An Introductory Lecture to Buddhism (Meditation Practice)

This is the 21st entry from my fieldwork diary. The original date is 25.09.2010.


Drupon Sangyas:

"Meditation is about bringing order to your mind and increasing bodhicitta - a loving and compassionate mind. It benefits us in this life and the next lives.

Do we have a bodhicitta mind? Yes, but we hardly ever practice it. We try to find happiness from other things and people. We have preferences (such as 'I don't like these clothes' and 'I don't like this type of food' etc). Thus the mind has too much freedom.

Tibetan yogis have meditation techniques to make the mind calm and peaceful. Meditation helps the mind remain stable and balanced. Meditation is the best cure.

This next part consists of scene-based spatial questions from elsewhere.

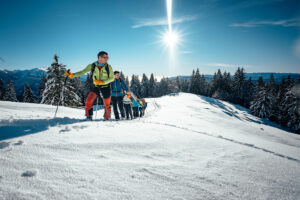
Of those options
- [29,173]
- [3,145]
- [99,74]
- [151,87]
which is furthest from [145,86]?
[29,173]

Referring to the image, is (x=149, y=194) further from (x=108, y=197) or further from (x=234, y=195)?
(x=234, y=195)

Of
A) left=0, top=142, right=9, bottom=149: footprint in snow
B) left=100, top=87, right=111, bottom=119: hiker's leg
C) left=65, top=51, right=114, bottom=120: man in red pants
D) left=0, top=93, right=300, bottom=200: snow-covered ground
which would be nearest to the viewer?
left=0, top=93, right=300, bottom=200: snow-covered ground

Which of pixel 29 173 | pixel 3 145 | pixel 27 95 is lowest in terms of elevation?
pixel 29 173

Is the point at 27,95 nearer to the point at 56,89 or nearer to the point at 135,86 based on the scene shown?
the point at 56,89

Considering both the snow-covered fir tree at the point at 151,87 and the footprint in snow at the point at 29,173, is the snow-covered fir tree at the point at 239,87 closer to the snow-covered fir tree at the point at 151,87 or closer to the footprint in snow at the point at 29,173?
the snow-covered fir tree at the point at 151,87

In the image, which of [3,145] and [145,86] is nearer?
[3,145]

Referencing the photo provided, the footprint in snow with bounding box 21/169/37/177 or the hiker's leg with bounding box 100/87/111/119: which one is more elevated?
the hiker's leg with bounding box 100/87/111/119

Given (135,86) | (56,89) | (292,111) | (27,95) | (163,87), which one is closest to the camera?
(56,89)

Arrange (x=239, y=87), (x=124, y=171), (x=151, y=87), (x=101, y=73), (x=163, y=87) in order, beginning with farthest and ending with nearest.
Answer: (x=163, y=87) → (x=151, y=87) → (x=239, y=87) → (x=101, y=73) → (x=124, y=171)

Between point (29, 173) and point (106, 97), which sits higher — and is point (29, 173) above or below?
below

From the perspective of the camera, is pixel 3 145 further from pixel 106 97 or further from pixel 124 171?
pixel 106 97

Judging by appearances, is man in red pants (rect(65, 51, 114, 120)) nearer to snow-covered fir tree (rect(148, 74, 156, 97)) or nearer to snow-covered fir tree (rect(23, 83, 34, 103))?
snow-covered fir tree (rect(23, 83, 34, 103))

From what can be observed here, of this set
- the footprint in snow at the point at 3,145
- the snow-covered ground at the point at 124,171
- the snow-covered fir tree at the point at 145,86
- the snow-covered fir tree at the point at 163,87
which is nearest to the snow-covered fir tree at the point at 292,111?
the snow-covered ground at the point at 124,171

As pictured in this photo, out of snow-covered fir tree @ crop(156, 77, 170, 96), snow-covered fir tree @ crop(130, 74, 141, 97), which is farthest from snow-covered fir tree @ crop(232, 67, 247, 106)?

If we think of someone in a negative way, we receive negative energy which in turn affects the channels of the body and these channels become blocked as a result. We can always change our unhappiness and become joyful.

Don't say harsh/bad words to other people, don't argue and try not to become upset because it destroys your mind and body. You need to meditate and not respond to people who try to harm you with their speech. Just imagine that their speech is music and remain calm, do not become angry. We must exercise self-control.

The mind constantly travels everywhere. It is uncontrolled. We need to switch from daily activities to peaceful meditation for at least a few minutes.

When monks study texts they are not allowed to listen to music or do any other activity at the same time (multi-tasking). They need to have full concentration, it is very important. The best method is to just listen and focus, and not allow yourself to become distract by anything.

So just relax your mind and don't expect any miracles when you meditate. Recite or visualize the syllable OM so that the mind won't run anywhere. Buddhists visualize OM in the heart or as a rainbow-coloured syllable on the forehead.

To become enlightened you need to have a pure mind. A bodhisattva (an enlightened being) is not affected by someone's harsh speech. A bodhisattva does not suffer due to such things.

Read the 37 Practices of a Bodhisattva if you wish to know how to become a bodhisattva. You don't need to leave your homeland and travel to different countries to learn meditation. You can do it on your own."


*Important side note: These diary entries do not reflect every word the teacher said, and there may be some mistakes or misunderstandings, for which I am sorry and accept responsibility. In a few instances, I have interjected my own interpretation or explanation.